Esta é uma das áreas que tem sido criticada. No acordo foram adicionadas novas disposições para ter em conta situações em que os sistemas de IA podem ser utilizados para muitos fins diferentes (IA de uso geral) e em que a tecnologia de IA de uso geral é depois integrada noutro sistema de alto risco.
Para os modelos básicos, ou fundacionais, como os grandes modelos que podem ter tarefas alargadas, nomeadamente a geração de vídeo, texto, imagens e geração de código, foi definido que têm de cumprir obrigações específicas de transparência antes de serem colocados no mercado.
“Foi introduzido um regime mais rigoroso para modelos de fundação de “alto impacto”. São modelos básicos treinados com grande quantidade de dados e com complexidade, capacidades e desempenho avançados bem acima da média, que podem disseminar riscos sistêmicos ao longo da cadeia de valor”, refere o Conselho.

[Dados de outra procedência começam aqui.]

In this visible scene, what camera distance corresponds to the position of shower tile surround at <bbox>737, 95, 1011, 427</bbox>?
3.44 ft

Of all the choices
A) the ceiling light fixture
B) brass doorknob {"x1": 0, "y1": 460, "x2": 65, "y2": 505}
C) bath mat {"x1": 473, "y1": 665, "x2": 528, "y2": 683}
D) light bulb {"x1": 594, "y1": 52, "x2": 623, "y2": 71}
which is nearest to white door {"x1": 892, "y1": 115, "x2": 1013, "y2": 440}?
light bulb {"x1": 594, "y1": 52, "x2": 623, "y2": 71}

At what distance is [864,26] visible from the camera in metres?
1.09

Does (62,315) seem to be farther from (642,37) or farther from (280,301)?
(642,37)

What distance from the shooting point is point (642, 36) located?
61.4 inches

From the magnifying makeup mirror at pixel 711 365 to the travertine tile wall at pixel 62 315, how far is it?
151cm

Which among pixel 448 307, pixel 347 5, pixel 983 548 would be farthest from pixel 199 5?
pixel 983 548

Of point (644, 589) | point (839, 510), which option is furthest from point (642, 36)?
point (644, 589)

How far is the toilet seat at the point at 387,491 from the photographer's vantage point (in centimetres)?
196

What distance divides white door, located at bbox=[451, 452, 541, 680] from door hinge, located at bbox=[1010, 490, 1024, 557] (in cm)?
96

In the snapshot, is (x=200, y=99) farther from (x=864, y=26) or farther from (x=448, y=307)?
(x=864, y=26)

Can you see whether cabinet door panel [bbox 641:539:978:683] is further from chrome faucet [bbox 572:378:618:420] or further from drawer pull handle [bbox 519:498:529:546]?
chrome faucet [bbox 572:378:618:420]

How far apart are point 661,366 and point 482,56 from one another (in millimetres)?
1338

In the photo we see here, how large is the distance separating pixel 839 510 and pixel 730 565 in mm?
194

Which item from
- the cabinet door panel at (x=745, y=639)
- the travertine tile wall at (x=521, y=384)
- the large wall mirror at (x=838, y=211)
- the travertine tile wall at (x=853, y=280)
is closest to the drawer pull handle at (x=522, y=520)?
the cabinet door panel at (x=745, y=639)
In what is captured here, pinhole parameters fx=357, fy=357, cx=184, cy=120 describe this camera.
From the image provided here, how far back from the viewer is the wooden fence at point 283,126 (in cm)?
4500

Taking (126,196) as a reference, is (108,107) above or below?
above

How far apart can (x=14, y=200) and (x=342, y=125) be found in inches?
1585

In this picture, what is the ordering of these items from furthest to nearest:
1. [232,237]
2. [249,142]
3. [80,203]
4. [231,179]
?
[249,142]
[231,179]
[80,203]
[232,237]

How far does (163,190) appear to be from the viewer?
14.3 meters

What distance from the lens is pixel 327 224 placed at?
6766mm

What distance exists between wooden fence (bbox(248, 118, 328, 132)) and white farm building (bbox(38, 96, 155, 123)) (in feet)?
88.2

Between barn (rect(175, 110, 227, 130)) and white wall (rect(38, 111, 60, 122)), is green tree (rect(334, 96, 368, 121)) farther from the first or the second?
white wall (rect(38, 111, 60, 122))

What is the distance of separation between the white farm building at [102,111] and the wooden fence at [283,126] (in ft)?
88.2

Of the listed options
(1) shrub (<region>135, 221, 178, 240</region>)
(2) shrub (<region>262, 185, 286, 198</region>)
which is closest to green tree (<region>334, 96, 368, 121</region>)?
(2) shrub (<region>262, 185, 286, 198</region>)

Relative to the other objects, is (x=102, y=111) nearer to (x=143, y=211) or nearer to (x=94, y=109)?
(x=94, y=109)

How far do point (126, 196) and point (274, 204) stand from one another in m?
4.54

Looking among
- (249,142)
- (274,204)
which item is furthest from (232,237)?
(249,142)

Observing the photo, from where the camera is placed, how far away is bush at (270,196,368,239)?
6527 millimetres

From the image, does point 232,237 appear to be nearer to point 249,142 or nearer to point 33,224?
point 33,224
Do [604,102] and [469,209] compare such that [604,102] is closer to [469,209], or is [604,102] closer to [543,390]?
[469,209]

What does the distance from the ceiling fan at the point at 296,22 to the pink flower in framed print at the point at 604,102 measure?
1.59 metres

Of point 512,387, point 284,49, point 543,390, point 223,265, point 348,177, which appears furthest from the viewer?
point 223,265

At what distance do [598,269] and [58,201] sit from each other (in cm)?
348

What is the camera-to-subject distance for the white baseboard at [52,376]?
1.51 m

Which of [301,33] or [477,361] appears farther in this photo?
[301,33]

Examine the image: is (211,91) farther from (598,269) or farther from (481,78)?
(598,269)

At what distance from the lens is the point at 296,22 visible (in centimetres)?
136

Mais poderes para a UE modelo de governação
Vai ser criado um Gabinete de AI na Comissão Europeia que fica com a responsabilidade de supervisionar os modelos de IA avançados e “contribuir para promover normas e práticas de teste e aplicar as regras comuns em todos os Estados Membros”. O Gabinete vai ter aconselhamento de um painel de especialistas independentes e representantes dos Estados Membros.
Será ainda criado um fórum consultivo para as partes interessadas, como representantes da indústria, PME, empresas em fase de arranque, sociedade civil e universidades.
Quais são as multas previstas?
Tal como acontece com outros quadros regulatórios, as multas foram definidas como uma percentagem do volume de negócios anual global da empresa, ou um valor determinado, o que for maior. Há três escalões, de 35 milhões de euros ou 7% para violações das aplicações de IA proibidas, 15 milhões de euros ou 3% para violações das obrigações da lei de IA e 7,5 milhões de euros ou 1,5% para o fornecimento de informações incorretas.
O acordo provisório prevê limites para as multas administrativas aplicáveis às PME e às empresas em fase de arranque em caso de infração.
O que foi feito para assegurar a inovação?
Para garantir que há espaço para continuar a inovar na área da Inteligência Artificial o acordo fez várias alterações em relação à proposta inicial da Comissão Europeia, em especial na possibilidade dos ambientes de teste, as sandboxes, poderem ter acesso a experimentação em condições no mundo real, mas com proteções especificas. Foi criada uma lista a que as PME podem aceder com situações identificadas.
Quais os próximos passos e quando entra em vigor?
O texto final vai ser ainda trabalhado em comissões técnicas mas o objetivo é que entre em vigor daqui a dois anos, no final de 2025.